## [TASK STATEMENT]
Reproduce word for word the lines below, starting with the line that contains "Among all options in" and continuing through the last line, with both ends included.

________________________

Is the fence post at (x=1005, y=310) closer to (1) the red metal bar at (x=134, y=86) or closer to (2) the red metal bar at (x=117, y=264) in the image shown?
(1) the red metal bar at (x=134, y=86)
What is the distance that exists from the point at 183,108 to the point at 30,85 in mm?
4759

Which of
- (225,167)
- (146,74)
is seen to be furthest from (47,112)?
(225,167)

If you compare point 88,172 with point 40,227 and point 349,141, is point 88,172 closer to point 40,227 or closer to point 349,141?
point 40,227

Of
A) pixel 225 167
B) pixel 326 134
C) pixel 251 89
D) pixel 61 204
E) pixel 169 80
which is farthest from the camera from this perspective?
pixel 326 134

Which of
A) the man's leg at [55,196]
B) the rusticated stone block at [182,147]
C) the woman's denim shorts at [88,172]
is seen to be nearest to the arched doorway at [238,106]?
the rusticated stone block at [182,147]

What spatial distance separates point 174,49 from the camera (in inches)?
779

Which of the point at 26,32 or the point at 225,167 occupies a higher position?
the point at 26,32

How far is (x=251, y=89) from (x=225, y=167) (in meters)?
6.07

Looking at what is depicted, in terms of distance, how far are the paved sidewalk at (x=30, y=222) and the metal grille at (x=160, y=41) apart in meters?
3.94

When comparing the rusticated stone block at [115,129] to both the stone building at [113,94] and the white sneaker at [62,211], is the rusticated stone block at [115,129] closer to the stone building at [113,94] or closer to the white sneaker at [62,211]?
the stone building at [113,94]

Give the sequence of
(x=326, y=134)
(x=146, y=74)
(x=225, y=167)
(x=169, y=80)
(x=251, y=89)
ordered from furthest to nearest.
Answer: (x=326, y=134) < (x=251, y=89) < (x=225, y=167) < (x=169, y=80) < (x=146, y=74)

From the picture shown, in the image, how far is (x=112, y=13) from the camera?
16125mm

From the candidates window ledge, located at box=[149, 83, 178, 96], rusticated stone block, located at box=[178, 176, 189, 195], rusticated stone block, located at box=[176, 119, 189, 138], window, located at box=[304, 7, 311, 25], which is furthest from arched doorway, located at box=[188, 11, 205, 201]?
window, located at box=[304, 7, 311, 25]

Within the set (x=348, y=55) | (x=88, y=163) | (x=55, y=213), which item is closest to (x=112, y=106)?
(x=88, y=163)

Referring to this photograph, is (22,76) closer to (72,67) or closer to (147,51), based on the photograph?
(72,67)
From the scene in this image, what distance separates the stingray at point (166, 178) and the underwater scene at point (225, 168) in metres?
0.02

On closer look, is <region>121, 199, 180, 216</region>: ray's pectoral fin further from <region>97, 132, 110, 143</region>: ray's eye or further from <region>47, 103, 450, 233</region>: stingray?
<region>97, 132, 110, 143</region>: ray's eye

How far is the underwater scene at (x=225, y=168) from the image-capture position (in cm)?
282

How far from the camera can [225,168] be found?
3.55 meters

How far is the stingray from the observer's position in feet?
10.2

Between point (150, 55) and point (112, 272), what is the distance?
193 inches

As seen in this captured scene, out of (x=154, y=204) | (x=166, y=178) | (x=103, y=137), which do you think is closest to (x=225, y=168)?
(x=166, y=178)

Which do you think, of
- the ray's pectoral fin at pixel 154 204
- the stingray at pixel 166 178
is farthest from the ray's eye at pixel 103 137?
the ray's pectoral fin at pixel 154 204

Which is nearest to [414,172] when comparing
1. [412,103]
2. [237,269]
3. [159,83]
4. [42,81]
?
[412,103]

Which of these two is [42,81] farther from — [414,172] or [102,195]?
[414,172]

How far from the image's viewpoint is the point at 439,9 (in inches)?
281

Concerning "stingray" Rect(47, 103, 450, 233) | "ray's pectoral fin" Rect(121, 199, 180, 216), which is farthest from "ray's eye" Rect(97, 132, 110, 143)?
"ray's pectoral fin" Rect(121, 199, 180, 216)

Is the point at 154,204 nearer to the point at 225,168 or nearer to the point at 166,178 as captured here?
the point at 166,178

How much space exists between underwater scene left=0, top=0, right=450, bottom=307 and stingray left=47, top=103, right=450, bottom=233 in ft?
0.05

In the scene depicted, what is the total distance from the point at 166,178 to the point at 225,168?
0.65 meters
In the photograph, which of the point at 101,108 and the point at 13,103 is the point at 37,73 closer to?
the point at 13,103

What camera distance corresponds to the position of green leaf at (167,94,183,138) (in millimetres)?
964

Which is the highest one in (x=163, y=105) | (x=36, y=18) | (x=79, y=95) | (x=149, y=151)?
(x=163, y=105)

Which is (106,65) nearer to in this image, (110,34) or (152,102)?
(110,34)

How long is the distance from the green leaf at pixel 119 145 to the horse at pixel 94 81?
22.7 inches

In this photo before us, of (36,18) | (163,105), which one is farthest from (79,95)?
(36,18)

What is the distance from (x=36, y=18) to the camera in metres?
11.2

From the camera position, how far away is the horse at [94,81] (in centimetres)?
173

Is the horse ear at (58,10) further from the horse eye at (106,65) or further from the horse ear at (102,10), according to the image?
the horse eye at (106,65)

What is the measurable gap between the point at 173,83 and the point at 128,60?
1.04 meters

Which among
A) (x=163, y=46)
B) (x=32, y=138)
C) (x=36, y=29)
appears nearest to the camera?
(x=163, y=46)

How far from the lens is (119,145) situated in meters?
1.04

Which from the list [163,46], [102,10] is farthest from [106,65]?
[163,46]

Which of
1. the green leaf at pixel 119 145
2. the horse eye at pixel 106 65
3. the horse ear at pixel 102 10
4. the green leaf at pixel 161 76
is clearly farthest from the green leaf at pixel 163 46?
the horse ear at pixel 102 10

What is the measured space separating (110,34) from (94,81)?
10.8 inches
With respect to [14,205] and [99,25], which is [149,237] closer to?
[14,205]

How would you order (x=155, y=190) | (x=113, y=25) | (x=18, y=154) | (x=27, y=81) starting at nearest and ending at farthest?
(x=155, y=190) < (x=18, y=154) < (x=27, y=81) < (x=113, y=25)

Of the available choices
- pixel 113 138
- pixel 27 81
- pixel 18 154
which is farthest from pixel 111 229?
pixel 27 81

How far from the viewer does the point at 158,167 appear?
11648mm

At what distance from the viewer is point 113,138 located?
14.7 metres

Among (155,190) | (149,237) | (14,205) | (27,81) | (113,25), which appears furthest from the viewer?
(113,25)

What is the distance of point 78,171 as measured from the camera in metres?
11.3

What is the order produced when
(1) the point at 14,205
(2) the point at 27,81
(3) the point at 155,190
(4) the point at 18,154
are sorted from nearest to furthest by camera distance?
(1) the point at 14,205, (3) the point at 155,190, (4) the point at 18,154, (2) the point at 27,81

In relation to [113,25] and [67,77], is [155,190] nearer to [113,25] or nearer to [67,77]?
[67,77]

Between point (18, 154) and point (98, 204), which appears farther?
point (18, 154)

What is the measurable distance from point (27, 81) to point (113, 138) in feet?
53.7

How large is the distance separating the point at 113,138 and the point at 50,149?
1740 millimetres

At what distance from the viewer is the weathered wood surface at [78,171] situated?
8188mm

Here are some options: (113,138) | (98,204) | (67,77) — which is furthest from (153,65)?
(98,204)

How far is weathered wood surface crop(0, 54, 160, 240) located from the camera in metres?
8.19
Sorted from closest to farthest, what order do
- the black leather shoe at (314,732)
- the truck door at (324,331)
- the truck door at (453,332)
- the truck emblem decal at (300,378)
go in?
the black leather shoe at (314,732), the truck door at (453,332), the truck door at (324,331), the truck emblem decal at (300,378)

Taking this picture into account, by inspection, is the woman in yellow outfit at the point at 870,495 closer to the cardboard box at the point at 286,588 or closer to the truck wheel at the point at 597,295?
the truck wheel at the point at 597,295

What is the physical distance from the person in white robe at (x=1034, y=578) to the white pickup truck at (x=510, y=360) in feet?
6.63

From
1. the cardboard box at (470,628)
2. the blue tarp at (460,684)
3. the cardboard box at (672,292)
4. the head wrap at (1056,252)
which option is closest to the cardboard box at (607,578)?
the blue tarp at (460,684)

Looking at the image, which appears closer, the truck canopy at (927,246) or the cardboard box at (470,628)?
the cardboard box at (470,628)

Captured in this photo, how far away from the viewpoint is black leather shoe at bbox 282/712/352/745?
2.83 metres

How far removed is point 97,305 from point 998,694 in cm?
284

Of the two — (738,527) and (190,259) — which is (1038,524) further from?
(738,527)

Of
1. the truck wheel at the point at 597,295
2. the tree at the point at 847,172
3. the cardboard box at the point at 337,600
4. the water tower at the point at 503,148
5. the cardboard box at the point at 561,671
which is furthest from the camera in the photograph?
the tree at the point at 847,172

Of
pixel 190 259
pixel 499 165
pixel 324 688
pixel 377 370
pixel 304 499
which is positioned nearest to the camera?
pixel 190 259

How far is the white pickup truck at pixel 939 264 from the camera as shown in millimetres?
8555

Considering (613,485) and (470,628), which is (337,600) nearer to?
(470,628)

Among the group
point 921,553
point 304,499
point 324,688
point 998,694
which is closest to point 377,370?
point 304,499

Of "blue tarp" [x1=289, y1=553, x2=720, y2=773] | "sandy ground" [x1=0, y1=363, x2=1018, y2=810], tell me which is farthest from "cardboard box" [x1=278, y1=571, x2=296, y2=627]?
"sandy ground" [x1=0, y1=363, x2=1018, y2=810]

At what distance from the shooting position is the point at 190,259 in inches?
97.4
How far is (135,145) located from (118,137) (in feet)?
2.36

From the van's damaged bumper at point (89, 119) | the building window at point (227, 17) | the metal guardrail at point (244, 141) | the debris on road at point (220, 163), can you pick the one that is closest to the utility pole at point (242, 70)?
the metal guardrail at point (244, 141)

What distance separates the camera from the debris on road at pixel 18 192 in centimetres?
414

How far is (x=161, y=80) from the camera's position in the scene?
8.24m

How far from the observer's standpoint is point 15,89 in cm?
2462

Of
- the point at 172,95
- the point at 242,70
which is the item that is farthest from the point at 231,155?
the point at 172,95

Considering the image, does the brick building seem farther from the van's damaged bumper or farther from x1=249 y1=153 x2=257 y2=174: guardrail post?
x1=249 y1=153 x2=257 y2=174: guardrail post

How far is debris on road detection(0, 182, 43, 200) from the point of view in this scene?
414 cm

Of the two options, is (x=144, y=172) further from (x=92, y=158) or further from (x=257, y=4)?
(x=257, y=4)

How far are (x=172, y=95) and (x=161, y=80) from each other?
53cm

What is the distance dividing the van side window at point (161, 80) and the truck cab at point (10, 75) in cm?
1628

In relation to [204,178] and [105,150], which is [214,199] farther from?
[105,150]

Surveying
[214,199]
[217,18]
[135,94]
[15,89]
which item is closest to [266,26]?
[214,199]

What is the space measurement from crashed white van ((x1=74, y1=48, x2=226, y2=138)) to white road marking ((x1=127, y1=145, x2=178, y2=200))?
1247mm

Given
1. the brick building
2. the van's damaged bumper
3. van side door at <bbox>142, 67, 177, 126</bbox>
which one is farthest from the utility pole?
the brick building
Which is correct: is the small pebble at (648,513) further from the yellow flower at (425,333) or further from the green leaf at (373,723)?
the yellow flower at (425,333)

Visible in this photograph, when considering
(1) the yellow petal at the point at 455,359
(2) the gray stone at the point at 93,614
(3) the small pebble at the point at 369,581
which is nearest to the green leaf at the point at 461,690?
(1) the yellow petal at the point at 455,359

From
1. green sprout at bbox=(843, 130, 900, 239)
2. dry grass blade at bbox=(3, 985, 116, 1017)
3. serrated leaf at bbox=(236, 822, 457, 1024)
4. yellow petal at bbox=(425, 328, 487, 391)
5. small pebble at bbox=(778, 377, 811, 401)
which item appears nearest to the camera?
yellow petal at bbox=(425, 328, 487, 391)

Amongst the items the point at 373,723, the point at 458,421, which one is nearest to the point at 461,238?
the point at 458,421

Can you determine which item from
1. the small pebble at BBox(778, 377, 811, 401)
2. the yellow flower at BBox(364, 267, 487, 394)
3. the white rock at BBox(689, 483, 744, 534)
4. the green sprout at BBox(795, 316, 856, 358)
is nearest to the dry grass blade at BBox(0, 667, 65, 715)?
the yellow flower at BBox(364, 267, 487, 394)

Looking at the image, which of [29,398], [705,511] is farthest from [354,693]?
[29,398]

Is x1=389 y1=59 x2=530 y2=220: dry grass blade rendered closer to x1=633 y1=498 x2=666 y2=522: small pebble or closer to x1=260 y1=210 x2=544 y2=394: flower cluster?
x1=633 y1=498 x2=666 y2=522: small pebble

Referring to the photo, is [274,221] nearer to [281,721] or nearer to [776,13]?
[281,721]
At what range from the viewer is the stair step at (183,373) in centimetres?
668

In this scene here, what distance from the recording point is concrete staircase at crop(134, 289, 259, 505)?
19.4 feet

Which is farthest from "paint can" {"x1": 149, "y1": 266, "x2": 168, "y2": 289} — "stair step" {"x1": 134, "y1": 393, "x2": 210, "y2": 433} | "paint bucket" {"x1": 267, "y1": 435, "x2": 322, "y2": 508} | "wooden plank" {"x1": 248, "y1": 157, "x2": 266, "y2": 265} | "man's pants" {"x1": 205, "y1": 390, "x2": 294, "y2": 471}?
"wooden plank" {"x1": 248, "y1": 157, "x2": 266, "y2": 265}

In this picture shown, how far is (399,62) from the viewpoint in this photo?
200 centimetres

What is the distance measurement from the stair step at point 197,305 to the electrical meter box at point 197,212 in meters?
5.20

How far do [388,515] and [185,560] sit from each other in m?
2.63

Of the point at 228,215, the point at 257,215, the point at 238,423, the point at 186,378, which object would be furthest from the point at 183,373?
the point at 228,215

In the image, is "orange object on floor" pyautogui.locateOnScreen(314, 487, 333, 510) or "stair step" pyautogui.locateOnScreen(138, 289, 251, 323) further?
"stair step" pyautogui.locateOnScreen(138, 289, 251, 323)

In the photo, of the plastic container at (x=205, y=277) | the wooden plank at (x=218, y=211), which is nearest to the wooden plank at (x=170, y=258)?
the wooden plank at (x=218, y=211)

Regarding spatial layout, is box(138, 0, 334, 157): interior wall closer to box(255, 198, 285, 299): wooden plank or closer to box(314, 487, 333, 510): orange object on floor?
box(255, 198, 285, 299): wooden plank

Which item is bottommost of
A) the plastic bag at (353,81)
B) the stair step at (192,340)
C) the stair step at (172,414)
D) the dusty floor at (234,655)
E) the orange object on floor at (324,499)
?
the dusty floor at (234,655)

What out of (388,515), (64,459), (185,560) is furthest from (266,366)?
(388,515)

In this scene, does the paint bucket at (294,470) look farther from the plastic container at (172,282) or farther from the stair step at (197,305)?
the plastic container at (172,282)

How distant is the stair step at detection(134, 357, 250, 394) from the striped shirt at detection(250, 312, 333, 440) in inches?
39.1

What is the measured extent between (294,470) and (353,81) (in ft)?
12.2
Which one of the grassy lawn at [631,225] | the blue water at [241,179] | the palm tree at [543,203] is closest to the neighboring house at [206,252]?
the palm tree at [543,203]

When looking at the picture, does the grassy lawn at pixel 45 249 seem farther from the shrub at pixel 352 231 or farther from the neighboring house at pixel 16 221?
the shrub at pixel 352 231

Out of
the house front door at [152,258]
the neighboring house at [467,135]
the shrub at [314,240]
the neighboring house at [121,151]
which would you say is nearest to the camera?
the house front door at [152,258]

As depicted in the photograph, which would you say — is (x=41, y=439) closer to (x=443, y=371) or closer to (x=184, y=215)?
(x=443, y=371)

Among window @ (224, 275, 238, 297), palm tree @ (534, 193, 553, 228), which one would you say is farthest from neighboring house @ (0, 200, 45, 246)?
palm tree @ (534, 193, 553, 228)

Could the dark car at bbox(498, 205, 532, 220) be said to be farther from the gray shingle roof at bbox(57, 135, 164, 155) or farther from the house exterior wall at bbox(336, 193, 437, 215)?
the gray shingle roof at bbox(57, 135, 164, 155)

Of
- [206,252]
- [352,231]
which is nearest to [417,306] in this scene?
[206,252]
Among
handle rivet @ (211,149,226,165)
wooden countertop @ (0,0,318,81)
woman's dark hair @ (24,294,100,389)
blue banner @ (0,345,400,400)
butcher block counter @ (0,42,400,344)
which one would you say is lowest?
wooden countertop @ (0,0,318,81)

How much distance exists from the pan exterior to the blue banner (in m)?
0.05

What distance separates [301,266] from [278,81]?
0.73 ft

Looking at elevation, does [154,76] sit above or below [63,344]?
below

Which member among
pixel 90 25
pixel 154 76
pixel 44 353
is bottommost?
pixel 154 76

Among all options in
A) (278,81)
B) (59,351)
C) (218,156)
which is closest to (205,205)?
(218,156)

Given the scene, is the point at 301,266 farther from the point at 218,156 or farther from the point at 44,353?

________________________

## [SOLUTION TO THIS TASK]
Among all options in
A) (278,81)
B) (59,351)
C) (218,156)
which is closest to (205,205)?
(218,156)

Given the scene, is the point at 301,266 farther from the point at 218,156 or farther from the point at 44,353?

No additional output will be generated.